### TASK BRIEF
Gather all lines in the entries below that include the word "experimental".

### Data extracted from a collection
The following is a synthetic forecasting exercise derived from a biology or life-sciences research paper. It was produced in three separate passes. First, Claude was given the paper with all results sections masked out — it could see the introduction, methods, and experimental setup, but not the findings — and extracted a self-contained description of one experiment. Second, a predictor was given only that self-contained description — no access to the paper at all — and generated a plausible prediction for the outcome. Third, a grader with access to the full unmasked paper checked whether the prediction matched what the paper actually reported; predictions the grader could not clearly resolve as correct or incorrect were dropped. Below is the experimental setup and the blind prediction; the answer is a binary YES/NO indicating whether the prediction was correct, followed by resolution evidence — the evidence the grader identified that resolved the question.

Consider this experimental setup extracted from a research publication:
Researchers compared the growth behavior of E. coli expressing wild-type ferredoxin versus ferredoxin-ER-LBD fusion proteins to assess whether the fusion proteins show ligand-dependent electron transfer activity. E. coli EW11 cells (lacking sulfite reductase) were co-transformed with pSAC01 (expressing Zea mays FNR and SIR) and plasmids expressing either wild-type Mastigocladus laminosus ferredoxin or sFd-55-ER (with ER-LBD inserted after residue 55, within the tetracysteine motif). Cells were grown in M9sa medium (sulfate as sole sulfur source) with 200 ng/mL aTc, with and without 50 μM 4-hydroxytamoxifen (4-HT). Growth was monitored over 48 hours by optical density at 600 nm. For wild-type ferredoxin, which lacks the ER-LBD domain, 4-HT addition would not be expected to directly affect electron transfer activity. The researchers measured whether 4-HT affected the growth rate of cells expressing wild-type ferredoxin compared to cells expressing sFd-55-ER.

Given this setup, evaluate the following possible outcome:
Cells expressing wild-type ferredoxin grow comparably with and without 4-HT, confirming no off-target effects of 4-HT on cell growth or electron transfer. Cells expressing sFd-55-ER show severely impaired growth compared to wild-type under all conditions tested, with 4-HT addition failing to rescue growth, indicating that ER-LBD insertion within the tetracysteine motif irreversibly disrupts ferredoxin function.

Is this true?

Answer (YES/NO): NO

### TASK ANSWER
The following is a synthetic forecasting exercise derived from a biology or life-sciences research paper. It was produced in three separate passes. First, Claude was given the paper with all results sections masked out — it could see the introduction, methods, and experimental setup, but not the findings — and extracted a self-contained description of one experiment. Second, a predictor was given only that self-contained description — no access to the paper at all — and generated a plausible prediction for the outcome. Third, a grader with access to the full unmasked paper checked whether the prediction matched what the paper actually reported; predictions the grader could not clearly resolve as correct or incorrect were dropped. Below is the experimental setup and the blind prediction; the answer is a binary YES/NO indicating whether the prediction was correct, followed by resolution evidence — the evidence the grader identified that resolved the question.
Consider this experimental setup extracted from a research publication:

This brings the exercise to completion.